The media strategy also threw up complex challenges for the marketing team and their agencies, as it aimed to engage consumers across more touchpoints than ever before. The media principle was to ‘fuel flavour debate’— get the nation talking about the competition to make participation and enthusiasm spread.

Phase 1 involved a 360-degree plan to drive people to the walkers.co.uk website to submit their suggestions. Jointly-viewed TV airtime and rich media in online community sites stimulated people to invent and discuss their flavour ideas with one another. Walkers also launched its first WAP site and increased its e-customer relationship management fanbase to more than 600,000 consumers. Radio DJs hosted ‘flavour sports day’ promotions. The ‘Flavour Army’ took flavour fun to the streets, to events and onto Facebook.

The media plan in phase 3 set out to recreate the feel of a general election. This, after all, was an issue of national importance, in which every responsible citizen should take a side. The aim was not only to get consumers to vote, but to be vocal about which flavours they loved (as well as those which they didn’t). Rich online and mobile advertising for each flavour encouraged people to vote to keep their favourite. Finalists collected ‘grass roots’ support through online communities, including individual campaign pages on Facebook. Tying ‘the election’ together, the ‘campaign trail’ was filmed and broadcast in a behind-the-scenes documentary series with Yahoo TV: ‘Do Us a Flavour News’.

Finally, after weeks of frantic campaigning and voting, there was a winner. The nation chose Builders’ Breakfast to be the next new Walkers flavour. News of the result was splashed all over the national press and, of course, was broken in ‘Do Us a Flavour News’.

Winning in every way

‘Do us a flavour’ idea engaged the public for almost a year and the campaign enjoyed exceptional results:

  • Over one million flavour suggestions were received — 1,213,853 to be exact — three times the original forecast.
  • Over a million votes were cast by the time the winner was announced on May 6th 2009.
  • There were 4.3 million visits to walkers.co.uk with four-to-nine minutes spent on site.
  • Over 700 pieces of public relations (PR) coverage worth an estimated at £6.5 million were generated.
  • The company attracted 27,000 fans to Facebook as well as 820,000 video views on the website, Yahoo and other sites.
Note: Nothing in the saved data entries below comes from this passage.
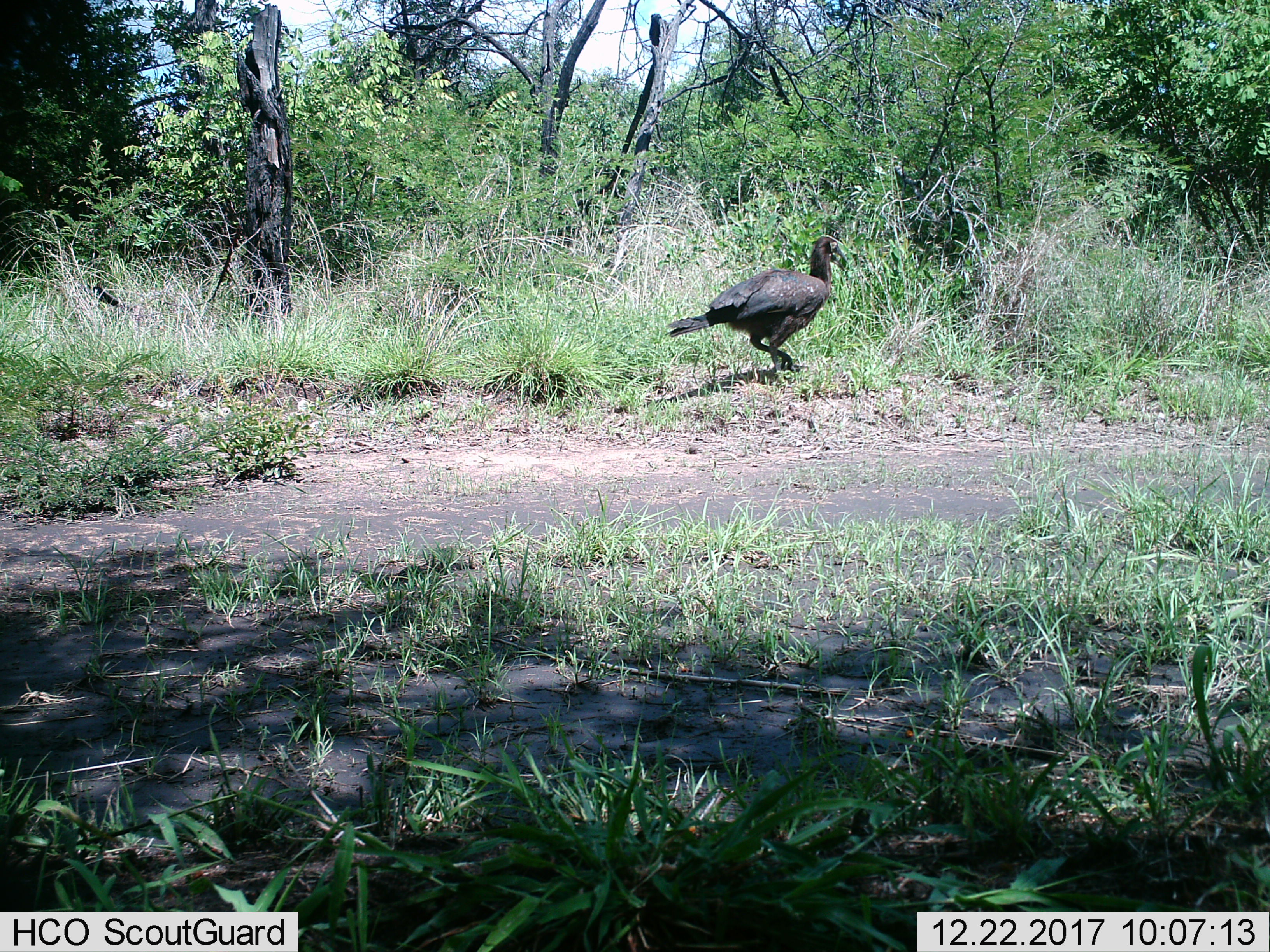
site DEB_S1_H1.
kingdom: Animalia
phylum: Chordata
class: Aves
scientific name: Aves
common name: bird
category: birdother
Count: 1.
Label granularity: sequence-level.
Not only did the campaign change behaviour, but more importantly, brand perceptions and the business were changed:

  • The brand saw increases in advertising recall across all media (+7% on average), and positive image shifts, not just on flavour associations but also innovation (+14%), and popularity (+15%).
  • The campaign drove +4.4 brand penetration, especially among younger, more upmarket buyers (so important to a brand’s future).
  • It also significantly increased the average number of flavours among core Walkers buyers (from 2.9 to 4.8).
  • Over the campaign period, the crisps and snacks category grew +8.7% in sales value year-on-year (YOY). The ‘Do us a flavour’ idea outperformed this by a considerable margin, delivering a +14.7% YOY sales value uplift. Walkers also achieved its highest value market share for three years.

Beyond the numbers, ‘Do us a flavour’ brought out the best in hundreds of Walkers employees across the whole organisation.